Tod Papageorge
[Photographer, b. 1940, Portsmouth, New Hampshire, lives in New Haven, Connecticut.]

 If your pictures are not good enough, you aren’t reading enough. 

Cindy Sherman
[Artist, b. 1954, Glen Ridge, New Jersey, lives in New York.]

 ....I didn’t really have ideas of what I wanted to do with painting. That was when I thought, “Why am I wasting my time elaborately copying things when I could use a camera?” 

Joel-Peter Witkin
[Photographer, b. 1939, Brooklyn, New York, lives in Albuquerque, New Mexico.]

 I need [as models] physical marvels—a person, thing or act so extraordinary as to inspire wonder: someone with wings, horns, tails, fins, claws, reversed feet, head, hands. Anyone with additional arms, legs, eyes, breasts, genitals, ears, nose, lips, head. Anyone without a face. Pinheads, dwarfs, giants, Satyrs. A woman with one breast (center); a woman with breast so large as to require Daliesque supports; women whose faces are covered with hair or large skin lesions and willing to pose in evening gowns. Active and retired sideshow performers, contortionists (erotic), anyone with a parasitic twin, people who live as comic book heroes. Boot, corset, and bondage fetishists, a beautiful woman with functional appendages in place of arms, anorexics (preferably bald), the romantic and criminally insane (nude only). All manner of extreme visual perversions. A young blonde girl with two faces. Hermaphrodites and taratoids (alive and dead). Beings from other planets. Anyone bearing the wounds of Christ. Anyone claiming to be God. God. 
 Artists are the people among us who realize creation didn’t stop on the sixth day. 

Jean Baudrillard
[Writer and theorist, b. 1929, Reims, France, d. 2007, Paris.]

 The desire to take photographs may perhaps arise from the following observation: looked at in general, from the angle of meaning, the world is distinctly disappointing. In detail, taken unawares, it is always perfectly self-evident. 

Cindy Sherman
[Artist, b. 1954, Glen Ridge, New Jersey, lives in New York.]

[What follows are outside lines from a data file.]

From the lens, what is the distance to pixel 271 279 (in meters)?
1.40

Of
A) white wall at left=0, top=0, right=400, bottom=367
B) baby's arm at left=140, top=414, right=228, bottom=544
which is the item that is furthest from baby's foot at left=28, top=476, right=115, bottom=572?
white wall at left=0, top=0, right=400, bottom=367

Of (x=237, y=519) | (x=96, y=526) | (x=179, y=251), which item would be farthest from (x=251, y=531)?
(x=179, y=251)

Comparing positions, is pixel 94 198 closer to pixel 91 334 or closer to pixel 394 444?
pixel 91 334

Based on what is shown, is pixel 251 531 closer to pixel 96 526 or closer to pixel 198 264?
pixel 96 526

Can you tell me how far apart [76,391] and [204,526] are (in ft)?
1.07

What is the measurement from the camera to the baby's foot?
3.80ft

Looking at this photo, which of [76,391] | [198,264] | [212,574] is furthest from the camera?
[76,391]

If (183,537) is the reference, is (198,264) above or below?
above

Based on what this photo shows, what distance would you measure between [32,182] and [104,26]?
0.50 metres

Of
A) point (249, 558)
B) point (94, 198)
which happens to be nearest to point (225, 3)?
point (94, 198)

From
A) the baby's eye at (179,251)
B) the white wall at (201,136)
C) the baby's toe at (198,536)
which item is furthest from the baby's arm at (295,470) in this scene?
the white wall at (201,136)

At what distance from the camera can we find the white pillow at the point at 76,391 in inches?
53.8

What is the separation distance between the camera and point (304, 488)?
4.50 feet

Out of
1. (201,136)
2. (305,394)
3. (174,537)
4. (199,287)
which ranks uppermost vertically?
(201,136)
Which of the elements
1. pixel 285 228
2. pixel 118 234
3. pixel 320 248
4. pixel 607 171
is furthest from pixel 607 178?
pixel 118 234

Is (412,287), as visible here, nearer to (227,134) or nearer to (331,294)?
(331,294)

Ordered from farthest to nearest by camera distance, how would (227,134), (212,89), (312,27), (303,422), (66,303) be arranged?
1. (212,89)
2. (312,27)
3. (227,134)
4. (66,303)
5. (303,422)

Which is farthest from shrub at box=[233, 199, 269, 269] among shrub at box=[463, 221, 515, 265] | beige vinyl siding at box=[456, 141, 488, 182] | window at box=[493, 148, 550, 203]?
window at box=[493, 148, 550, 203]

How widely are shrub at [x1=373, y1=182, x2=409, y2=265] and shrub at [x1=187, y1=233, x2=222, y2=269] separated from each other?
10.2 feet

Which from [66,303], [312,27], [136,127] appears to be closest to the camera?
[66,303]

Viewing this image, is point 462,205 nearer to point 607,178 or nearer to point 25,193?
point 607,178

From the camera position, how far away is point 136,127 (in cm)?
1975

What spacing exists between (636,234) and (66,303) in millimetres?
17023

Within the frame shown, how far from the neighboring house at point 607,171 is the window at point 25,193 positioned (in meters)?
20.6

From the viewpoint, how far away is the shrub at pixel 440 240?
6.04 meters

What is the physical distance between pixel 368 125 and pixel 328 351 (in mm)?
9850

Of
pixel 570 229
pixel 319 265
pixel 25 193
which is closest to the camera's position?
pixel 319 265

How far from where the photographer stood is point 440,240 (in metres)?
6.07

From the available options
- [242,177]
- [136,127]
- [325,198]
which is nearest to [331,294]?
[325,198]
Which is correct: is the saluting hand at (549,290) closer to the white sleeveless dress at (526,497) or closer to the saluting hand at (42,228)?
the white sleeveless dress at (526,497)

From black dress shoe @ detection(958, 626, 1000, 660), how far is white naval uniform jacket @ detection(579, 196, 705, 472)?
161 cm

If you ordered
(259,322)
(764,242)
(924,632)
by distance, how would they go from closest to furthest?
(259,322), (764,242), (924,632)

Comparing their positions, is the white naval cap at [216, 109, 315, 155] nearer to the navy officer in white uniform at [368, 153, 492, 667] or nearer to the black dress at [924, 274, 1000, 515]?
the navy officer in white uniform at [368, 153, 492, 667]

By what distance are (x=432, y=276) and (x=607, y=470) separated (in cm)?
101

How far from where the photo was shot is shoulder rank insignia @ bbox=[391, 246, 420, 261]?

 If I knew what the picture was going to be like I wouldn’t make it. It was almost like it was made already... the challenge is more about trying to make what you can’t think of. 

James Agee
[Writer, b. 1909, Knoxville, Tennessee, d. 1955, New York.]

 It would be mistaken to suppose that any of the best photography is come at by intellect; it is, like all art, essentially the result of an intuitive process, drawing on all that the artist is rather than on anything he thinks, far less theorizes about.